What is asked:
Please reproduce each of the following items word for word, changing nothing.

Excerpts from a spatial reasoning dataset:

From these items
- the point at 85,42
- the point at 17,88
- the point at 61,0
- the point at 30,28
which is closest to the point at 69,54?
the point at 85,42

Exercise answer:
From these items
- the point at 85,42
- the point at 17,88
- the point at 61,0
- the point at 30,28
which is closest to the point at 69,54?
the point at 85,42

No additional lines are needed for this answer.